§ Set problem
Would you output the whole listing below, exactly as it reads?

§ Record excerpts
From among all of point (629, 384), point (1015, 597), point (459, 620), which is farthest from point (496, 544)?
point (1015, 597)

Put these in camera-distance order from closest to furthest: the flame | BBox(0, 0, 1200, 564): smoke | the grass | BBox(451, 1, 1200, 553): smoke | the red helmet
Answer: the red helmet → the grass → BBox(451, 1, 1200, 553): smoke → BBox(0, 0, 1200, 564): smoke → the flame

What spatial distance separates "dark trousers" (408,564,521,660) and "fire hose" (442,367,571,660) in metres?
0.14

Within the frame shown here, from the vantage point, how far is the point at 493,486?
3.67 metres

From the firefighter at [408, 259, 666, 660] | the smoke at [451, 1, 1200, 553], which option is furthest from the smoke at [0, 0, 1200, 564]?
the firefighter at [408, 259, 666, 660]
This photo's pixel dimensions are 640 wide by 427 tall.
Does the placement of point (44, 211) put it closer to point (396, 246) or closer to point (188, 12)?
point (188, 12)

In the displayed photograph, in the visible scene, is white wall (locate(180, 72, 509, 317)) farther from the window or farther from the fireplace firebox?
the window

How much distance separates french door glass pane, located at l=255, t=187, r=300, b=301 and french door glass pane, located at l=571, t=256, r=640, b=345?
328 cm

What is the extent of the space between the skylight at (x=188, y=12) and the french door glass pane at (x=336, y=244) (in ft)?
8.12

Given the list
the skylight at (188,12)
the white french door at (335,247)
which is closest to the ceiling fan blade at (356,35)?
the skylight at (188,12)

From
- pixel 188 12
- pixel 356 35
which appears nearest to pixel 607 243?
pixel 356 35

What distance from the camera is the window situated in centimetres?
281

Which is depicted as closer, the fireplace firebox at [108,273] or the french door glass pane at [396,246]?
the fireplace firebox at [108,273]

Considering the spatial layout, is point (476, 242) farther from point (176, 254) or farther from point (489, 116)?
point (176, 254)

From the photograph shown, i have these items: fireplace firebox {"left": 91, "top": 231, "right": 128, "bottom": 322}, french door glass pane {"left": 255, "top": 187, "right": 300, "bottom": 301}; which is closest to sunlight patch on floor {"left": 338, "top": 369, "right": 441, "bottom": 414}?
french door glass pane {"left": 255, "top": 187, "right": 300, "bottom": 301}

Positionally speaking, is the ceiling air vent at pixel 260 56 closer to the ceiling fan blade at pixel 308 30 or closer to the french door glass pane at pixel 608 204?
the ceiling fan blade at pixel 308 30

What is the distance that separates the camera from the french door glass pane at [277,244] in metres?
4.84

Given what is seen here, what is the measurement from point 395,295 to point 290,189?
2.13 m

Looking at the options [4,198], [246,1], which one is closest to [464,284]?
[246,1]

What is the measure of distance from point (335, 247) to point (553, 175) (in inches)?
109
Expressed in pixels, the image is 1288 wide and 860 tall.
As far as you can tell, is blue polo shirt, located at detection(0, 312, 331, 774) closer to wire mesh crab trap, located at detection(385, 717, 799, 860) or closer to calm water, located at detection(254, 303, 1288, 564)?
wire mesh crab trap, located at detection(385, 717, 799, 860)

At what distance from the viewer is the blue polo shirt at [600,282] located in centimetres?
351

§ Solution to this task
From among all of point (629, 384), point (1015, 597), point (459, 620), which is farthest from point (496, 544)?
point (1015, 597)

Put these in camera-distance order from closest to furthest: the flame | BBox(0, 0, 1200, 564): smoke | the grass | BBox(451, 1, 1200, 553): smoke | the red helmet
Answer: the red helmet → the grass → BBox(451, 1, 1200, 553): smoke → BBox(0, 0, 1200, 564): smoke → the flame

What spatial distance separates "dark trousers" (408,564,521,660) and "fire hose" (442,367,571,660) in metres?
0.14

Within the frame shown here, from the vantage point, how far is the point at 493,486?
3.67 metres

From the firefighter at [408, 259, 666, 660] | the smoke at [451, 1, 1200, 553], which option is furthest from the smoke at [0, 0, 1200, 564]?
the firefighter at [408, 259, 666, 660]
This photo's pixel dimensions are 640 wide by 427 tall.
Does the placement of point (44, 211) put it closer to point (396, 246) or closer to point (188, 12)?
point (188, 12)

In the displayed photograph, in the visible scene, is white wall (locate(180, 72, 509, 317)) farther from the window or farther from the fireplace firebox?
the window

How much distance separates french door glass pane, located at l=255, t=187, r=300, b=301 and french door glass pane, located at l=571, t=256, r=640, b=345?
328 cm

What is the extent of the space between the skylight at (x=188, y=12) and the french door glass pane at (x=336, y=244) (in ft)?
8.12

Given the list
the skylight at (188,12)
the white french door at (335,247)
which is closest to the ceiling fan blade at (356,35)?
the skylight at (188,12)

From
- pixel 188 12
- pixel 356 35
which appears nearest to pixel 607 243?
pixel 356 35

What distance from the camera is the window situated in centimetres?
281

Which is depicted as closer, the fireplace firebox at [108,273] or the french door glass pane at [396,246]?
the fireplace firebox at [108,273]

Considering the spatial layout, is point (476, 242) farther from point (176, 254) or farther from point (489, 116)?
point (176, 254)

From the photograph shown, i have these items: fireplace firebox {"left": 91, "top": 231, "right": 128, "bottom": 322}, french door glass pane {"left": 255, "top": 187, "right": 300, "bottom": 301}; which is closest to sunlight patch on floor {"left": 338, "top": 369, "right": 441, "bottom": 414}?
french door glass pane {"left": 255, "top": 187, "right": 300, "bottom": 301}

Positionally speaking, is the ceiling air vent at pixel 260 56 closer to the ceiling fan blade at pixel 308 30 or closer to the french door glass pane at pixel 608 204?
the ceiling fan blade at pixel 308 30

What is the distance that separates the camera from the french door glass pane at [277,244] in metres?
4.84

Given what is seen here, what is the measurement from point 395,295 to point 290,189?
2.13 m

Looking at the options [4,198], [246,1], which one is closest to [464,284]?
[246,1]

What is the measure of distance from point (335, 247) to point (553, 175) (in inches)?
109
Expressed in pixels, the image is 1288 wide and 860 tall.
As far as you can tell, is blue polo shirt, located at detection(0, 312, 331, 774) closer to wire mesh crab trap, located at detection(385, 717, 799, 860) or closer to calm water, located at detection(254, 303, 1288, 564)?
wire mesh crab trap, located at detection(385, 717, 799, 860)

At what distance from the viewer is the blue polo shirt at [600,282] located in centimetres?
351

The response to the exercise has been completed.